Bias Search Guide

The bias search functionality in CallMeFair provides comprehensive tools for evaluating bias in machine learning models with respect to sensitive attributes. This guide covers the core search modules and their usage.

Overview

The bias search framework consists of two main modules:

  • _search_base.py: Core functionality for bias evaluation and model training

  • fair_search.py: High-level interface for comprehensive bias analysis

The framework supports:

  • Individual attribute bias evaluation

  • Attribute combination analysis (2-way and 3-way combinations)

  • Multiple set operations (union, intersection, differences)

  • Various ML models (Logistic Regression, CatBoost, XGBoost, MLP)

  • Parallel processing for efficient evaluation

  • Pretty table output for results

Core Classes

BaseSearch

The BaseSearch class provides the foundation for bias evaluation:

from callmefair.search._search_base import BaseSearch

# Initialize with dataset and target variable
searcher = BaseSearch(df, 'target')

# Evaluate bias for a specific attribute
results = searcher.evaluate_attribute('gender', iterate=10, model_name='lr')

Key Methods:

  • evaluate_attribute(): Evaluate bias for a single attribute

  • __pre_attribute_bias(): Prepare datasets for evaluation

  • __predict_attribute_bias(): Compute fairness metrics

BiasSearch

The BiasSearch class extends BaseSearch with comprehensive analysis capabilities:

from callmefair.search.fair_search import BiasSearch

# Initialize with multiple attributes
searcher = BiasSearch(df, 'target', ['gender', 'race', 'age'])

# Evaluate individual attributes
table, printable = searcher.evaluate_average()

# Evaluate attribute combinations
table, printable = searcher.evaluate_combinations()

Key Methods:

  • evaluate_average(): Evaluate all individual attributes

  • evaluate_combinations(): Evaluate 2-way and 3-way combinations

  • evaluate_combination_average(): Compare different set operations

Attribute Combination Operations

The framework supports various set operations for combining sensitive attributes:

Union (OR)

Combines attributes using logical OR operation:

from callmefair.search._search_base import CType, combine_attributes

# gender OR race (either attribute is 1)
result_df = combine_attributes(df, 'gender', 'race', CType.union)

Intersection (AND)

Combines attributes using logical AND operation:

# gender AND race (both attributes are 1)
result_df = combine_attributes(df, 'gender', 'race', CType.intersection)

Set Differences

Computes set differences between attributes:

# gender - race (gender=1 AND race=0)
result_df = combine_attributes(df, 'gender', 'race', CType.difference_1_minus_2)

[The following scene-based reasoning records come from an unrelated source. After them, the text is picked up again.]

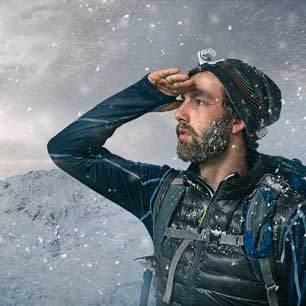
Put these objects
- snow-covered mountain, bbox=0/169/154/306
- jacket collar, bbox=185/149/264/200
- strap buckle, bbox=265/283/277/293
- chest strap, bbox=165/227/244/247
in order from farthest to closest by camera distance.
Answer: snow-covered mountain, bbox=0/169/154/306, jacket collar, bbox=185/149/264/200, chest strap, bbox=165/227/244/247, strap buckle, bbox=265/283/277/293

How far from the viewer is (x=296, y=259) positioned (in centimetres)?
269

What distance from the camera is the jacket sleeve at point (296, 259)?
2682 millimetres

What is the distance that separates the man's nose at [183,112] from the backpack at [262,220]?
18.8 inches

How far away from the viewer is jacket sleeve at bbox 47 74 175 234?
Answer: 352cm

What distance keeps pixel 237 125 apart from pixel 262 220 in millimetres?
1094

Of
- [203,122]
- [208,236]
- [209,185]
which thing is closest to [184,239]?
[208,236]

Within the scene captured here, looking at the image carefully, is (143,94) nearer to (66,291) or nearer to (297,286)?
(297,286)

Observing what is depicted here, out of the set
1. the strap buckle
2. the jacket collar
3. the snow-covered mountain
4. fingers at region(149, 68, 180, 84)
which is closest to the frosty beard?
the jacket collar

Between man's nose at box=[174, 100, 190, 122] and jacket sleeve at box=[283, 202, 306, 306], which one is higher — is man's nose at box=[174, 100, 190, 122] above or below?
above

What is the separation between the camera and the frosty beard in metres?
3.39

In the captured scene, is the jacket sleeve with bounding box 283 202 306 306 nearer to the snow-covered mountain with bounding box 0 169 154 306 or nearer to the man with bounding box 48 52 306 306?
the man with bounding box 48 52 306 306

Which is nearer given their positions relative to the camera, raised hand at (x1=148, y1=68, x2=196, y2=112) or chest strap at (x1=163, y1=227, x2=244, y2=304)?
chest strap at (x1=163, y1=227, x2=244, y2=304)

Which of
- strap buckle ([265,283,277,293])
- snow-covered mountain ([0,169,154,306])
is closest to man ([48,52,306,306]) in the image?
strap buckle ([265,283,277,293])

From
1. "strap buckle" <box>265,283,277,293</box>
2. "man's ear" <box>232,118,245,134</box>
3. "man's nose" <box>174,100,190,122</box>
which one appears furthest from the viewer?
"man's ear" <box>232,118,245,134</box>
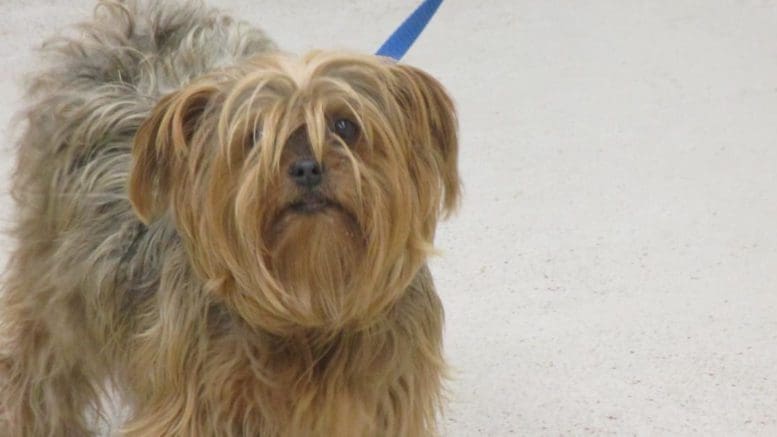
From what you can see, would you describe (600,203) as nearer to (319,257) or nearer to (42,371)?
(42,371)

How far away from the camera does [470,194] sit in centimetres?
280

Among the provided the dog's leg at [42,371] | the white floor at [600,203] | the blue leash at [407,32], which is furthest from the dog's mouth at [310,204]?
the white floor at [600,203]

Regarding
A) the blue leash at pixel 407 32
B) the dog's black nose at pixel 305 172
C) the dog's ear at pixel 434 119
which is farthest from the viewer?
the blue leash at pixel 407 32

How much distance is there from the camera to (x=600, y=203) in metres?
2.74

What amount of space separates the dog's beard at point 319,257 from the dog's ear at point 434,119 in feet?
0.47

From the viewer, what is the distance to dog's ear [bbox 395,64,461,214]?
4.93ft

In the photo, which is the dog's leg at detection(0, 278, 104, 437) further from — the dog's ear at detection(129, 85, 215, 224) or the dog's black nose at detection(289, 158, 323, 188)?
the dog's black nose at detection(289, 158, 323, 188)

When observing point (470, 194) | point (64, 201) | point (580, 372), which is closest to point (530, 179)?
point (470, 194)

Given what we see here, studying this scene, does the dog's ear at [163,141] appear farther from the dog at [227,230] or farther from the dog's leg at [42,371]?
the dog's leg at [42,371]

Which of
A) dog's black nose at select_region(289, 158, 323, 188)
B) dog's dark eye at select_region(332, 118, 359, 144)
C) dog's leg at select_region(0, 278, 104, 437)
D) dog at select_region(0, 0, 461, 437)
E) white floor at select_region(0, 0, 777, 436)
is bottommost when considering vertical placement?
white floor at select_region(0, 0, 777, 436)

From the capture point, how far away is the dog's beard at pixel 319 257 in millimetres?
1422

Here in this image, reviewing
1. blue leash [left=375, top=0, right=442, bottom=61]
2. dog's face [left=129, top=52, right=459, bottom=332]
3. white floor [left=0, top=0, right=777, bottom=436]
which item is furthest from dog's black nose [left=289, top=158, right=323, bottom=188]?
white floor [left=0, top=0, right=777, bottom=436]

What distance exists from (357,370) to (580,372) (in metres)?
0.75

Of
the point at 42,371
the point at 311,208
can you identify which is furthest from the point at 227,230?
the point at 42,371
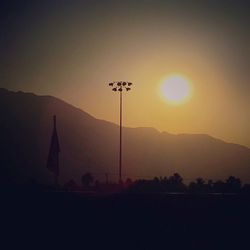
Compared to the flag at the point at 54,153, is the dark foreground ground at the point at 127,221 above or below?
below

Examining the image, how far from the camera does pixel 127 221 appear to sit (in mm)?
13711

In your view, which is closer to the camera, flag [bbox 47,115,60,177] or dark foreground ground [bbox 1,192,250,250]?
dark foreground ground [bbox 1,192,250,250]

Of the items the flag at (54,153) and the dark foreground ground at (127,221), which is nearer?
the dark foreground ground at (127,221)

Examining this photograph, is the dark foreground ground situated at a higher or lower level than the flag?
lower

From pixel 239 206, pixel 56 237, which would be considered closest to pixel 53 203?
pixel 56 237

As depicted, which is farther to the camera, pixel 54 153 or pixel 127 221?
pixel 54 153

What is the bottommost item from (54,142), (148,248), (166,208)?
(148,248)

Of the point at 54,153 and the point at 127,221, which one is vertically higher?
the point at 54,153

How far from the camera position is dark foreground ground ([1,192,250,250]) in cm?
1342

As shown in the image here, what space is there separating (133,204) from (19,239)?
320cm

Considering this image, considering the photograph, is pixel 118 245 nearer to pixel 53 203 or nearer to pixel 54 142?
pixel 53 203

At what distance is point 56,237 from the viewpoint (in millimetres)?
13500

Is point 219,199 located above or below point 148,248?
above

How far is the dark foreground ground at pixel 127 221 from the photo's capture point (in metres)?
13.4
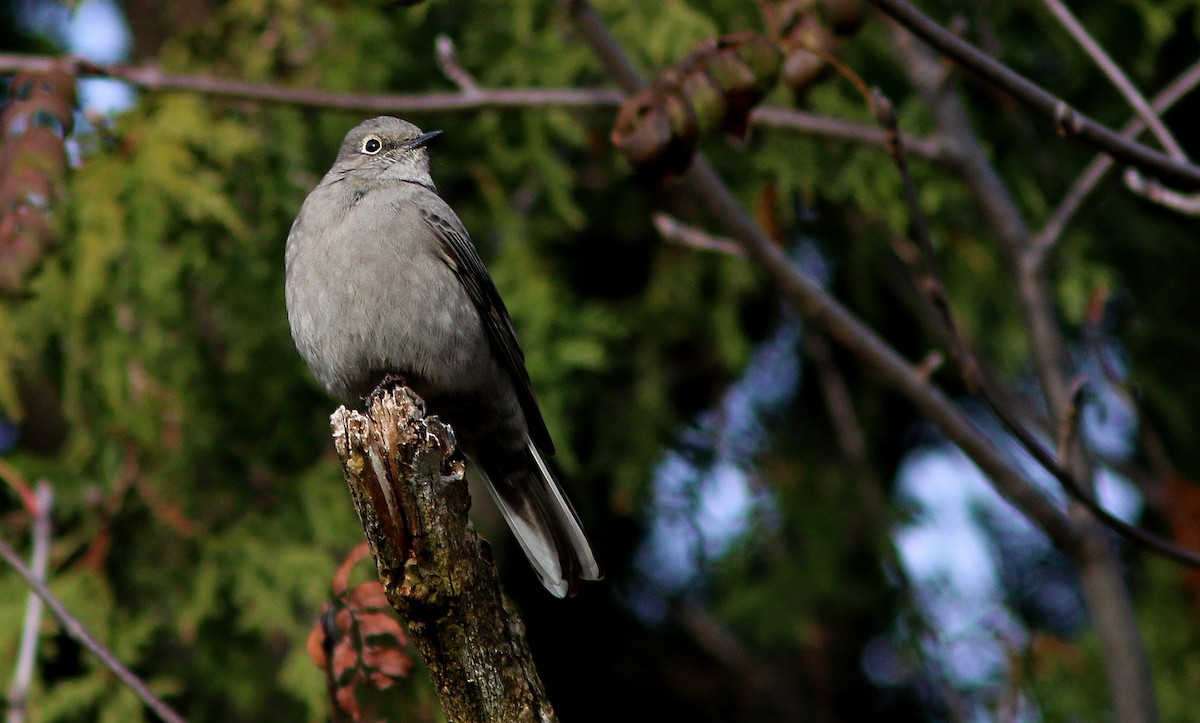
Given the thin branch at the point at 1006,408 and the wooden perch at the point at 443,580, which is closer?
the wooden perch at the point at 443,580

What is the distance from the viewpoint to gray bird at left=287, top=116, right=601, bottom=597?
429 centimetres

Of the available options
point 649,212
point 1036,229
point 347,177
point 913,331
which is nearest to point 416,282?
point 347,177

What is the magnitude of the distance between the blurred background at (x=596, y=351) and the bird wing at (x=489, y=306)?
0.52m

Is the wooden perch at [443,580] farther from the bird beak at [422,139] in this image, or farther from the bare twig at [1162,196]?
the bird beak at [422,139]

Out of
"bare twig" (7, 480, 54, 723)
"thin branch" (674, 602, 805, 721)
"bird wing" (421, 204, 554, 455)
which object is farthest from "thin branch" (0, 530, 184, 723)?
"thin branch" (674, 602, 805, 721)

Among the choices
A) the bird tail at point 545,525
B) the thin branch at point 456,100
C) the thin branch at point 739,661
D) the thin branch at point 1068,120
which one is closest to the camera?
the thin branch at point 1068,120

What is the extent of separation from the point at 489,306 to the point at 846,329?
1.30 meters

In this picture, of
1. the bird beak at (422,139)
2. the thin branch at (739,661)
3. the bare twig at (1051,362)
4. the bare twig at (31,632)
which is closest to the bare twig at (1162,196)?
the bare twig at (1051,362)

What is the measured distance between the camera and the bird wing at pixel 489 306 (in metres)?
4.61

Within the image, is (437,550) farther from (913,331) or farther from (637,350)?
(913,331)

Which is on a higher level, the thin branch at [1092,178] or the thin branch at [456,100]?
the thin branch at [456,100]

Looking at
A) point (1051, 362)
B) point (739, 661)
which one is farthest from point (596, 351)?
point (739, 661)

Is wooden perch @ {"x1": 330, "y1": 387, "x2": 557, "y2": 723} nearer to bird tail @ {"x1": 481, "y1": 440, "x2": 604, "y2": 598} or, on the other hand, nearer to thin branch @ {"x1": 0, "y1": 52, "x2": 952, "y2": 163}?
bird tail @ {"x1": 481, "y1": 440, "x2": 604, "y2": 598}

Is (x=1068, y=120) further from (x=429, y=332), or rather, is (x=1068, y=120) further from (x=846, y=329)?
(x=429, y=332)
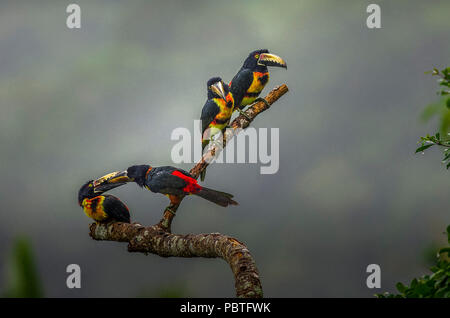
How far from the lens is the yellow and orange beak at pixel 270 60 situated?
275 centimetres

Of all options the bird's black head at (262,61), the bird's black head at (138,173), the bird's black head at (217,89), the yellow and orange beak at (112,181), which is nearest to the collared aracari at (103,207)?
the yellow and orange beak at (112,181)

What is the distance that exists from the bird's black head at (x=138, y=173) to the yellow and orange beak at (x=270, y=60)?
921mm

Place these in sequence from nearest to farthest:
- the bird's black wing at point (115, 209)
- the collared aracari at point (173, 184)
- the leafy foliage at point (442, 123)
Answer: the leafy foliage at point (442, 123)
the collared aracari at point (173, 184)
the bird's black wing at point (115, 209)

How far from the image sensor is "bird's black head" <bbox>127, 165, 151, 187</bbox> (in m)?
2.61

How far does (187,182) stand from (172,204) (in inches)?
5.6

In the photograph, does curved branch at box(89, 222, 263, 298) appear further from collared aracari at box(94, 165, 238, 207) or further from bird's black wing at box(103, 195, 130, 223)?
collared aracari at box(94, 165, 238, 207)

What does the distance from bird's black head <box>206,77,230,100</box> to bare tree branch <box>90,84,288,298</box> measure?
0.18 m

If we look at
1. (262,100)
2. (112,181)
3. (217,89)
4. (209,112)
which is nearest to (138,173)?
(112,181)

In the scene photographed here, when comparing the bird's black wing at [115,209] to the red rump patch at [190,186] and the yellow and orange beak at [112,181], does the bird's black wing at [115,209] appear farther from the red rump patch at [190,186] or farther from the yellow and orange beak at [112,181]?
the red rump patch at [190,186]

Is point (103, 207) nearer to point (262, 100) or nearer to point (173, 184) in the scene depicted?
point (173, 184)

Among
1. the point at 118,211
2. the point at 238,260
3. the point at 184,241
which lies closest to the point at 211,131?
the point at 118,211

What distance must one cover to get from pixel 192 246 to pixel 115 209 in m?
0.89
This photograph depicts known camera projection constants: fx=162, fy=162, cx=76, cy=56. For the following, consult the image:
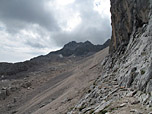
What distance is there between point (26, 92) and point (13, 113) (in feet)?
50.4

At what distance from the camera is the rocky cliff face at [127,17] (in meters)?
18.9

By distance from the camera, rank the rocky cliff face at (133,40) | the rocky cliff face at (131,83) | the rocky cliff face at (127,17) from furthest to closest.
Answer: the rocky cliff face at (127,17), the rocky cliff face at (133,40), the rocky cliff face at (131,83)

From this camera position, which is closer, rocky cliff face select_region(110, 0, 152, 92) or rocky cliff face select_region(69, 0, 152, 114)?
rocky cliff face select_region(69, 0, 152, 114)

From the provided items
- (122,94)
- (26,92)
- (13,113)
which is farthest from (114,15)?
(26,92)

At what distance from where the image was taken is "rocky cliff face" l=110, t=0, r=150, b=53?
18875mm

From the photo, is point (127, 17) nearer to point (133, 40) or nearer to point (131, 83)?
point (133, 40)

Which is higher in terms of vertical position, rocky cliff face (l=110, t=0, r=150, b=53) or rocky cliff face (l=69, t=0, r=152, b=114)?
rocky cliff face (l=110, t=0, r=150, b=53)

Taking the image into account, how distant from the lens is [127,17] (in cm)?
2411

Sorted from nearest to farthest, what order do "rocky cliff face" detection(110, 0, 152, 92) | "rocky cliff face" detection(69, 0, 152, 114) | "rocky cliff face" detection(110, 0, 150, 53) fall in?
1. "rocky cliff face" detection(69, 0, 152, 114)
2. "rocky cliff face" detection(110, 0, 152, 92)
3. "rocky cliff face" detection(110, 0, 150, 53)

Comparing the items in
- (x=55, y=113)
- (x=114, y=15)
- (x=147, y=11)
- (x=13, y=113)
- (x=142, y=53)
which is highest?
(x=114, y=15)

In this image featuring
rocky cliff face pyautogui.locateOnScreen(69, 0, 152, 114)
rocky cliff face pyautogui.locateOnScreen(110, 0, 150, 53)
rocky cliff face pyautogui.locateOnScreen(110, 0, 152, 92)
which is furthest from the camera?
rocky cliff face pyautogui.locateOnScreen(110, 0, 150, 53)

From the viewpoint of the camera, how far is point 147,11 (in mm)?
17906

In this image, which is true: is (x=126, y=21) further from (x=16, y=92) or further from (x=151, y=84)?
(x=16, y=92)

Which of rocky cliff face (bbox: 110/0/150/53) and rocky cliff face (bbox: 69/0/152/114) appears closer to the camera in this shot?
rocky cliff face (bbox: 69/0/152/114)
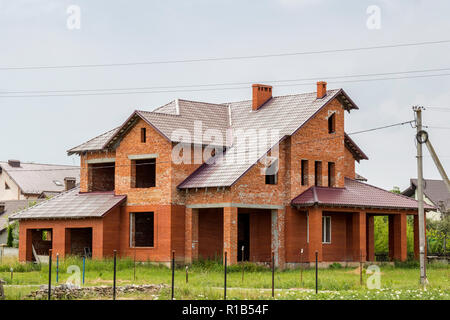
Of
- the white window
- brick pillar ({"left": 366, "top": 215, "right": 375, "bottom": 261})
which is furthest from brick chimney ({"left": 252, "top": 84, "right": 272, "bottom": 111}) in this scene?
brick pillar ({"left": 366, "top": 215, "right": 375, "bottom": 261})

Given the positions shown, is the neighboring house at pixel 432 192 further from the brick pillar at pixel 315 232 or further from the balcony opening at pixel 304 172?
the brick pillar at pixel 315 232

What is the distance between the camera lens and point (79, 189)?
47.0 metres

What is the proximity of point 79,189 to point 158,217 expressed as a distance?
787 centimetres

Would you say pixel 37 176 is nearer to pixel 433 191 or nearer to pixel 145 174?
pixel 433 191

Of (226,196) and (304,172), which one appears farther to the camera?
(304,172)

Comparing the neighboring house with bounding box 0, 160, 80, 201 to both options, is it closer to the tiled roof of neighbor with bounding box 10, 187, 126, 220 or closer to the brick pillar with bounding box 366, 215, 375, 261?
the tiled roof of neighbor with bounding box 10, 187, 126, 220

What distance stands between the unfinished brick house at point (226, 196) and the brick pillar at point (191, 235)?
50 mm

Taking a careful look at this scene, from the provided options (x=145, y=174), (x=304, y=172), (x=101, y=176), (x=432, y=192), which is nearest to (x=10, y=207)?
(x=101, y=176)

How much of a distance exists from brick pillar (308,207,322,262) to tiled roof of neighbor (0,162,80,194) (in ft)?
137

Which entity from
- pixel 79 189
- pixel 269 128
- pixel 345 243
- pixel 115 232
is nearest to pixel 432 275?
pixel 345 243

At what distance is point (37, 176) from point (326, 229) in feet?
A: 149

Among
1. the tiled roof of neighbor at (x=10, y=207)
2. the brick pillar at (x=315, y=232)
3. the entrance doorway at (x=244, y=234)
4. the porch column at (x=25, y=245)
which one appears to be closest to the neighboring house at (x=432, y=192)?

# race - gender (race=1 AND gender=0)
result_df = combine_attributes(df, 'gender', 'race', CType.difference_2_minus_1)

Symmetric Difference (XOR)

Combines attributes using XOR operation:

# gender XOR race (exactly one attribute is 1)
result_df = combine_attributes(df, 'gender', 'race', CType.symmetric_difference)

Supported Models

The framework supports multiple machine learning models:

Logistic Regression

Fast and interpretable model for bias evaluation:

results = searcher.evaluate_attribute('gender', model_name='lr')

CatBoost

Gradient boosting model with optimized parameters:

results = searcher.evaluate_attribute('gender', model_name='cat')

XGBoost

Advanced gradient boosting with balanced parameters:

results = searcher.evaluate_attribute('gender', model_name='xgb')

Multi-layer Perceptron

Neural network with adaptive learning:

results = searcher.evaluate_attribute('gender', model_name='mlp')

Usage Examples

Individual Attribute Evaluation

Evaluate bias for individual sensitive attributes:

from callmefair.search.fair_search import BiasSearch

# Initialize searcher
searcher = BiasSearch(df, 'target', ['gender', 'race', 'age'])

# Evaluate all attributes
table, printable = searcher.evaluate_average(iterate=10, model_name='lr')
print(printable)

Attribute Combinations

Evaluate bias for attribute combinations:

# Evaluate 2-way and 3-way combinations
table, printable = searcher.evaluate_combinations()
print(printable)

Set Operation Comparison

Compare different ways of combining attributes:

# Compare all set operations between gender and race
table, printable = searcher.evaluate_combination_average('gender', 'race')
print(printable)

Advanced Usage

Custom Dataset Preparation

Use custom datasets for evaluation:

# Use modified dataset
modified_df = df.copy()
modified_df['new_feature'] = some_transformation(modified_df)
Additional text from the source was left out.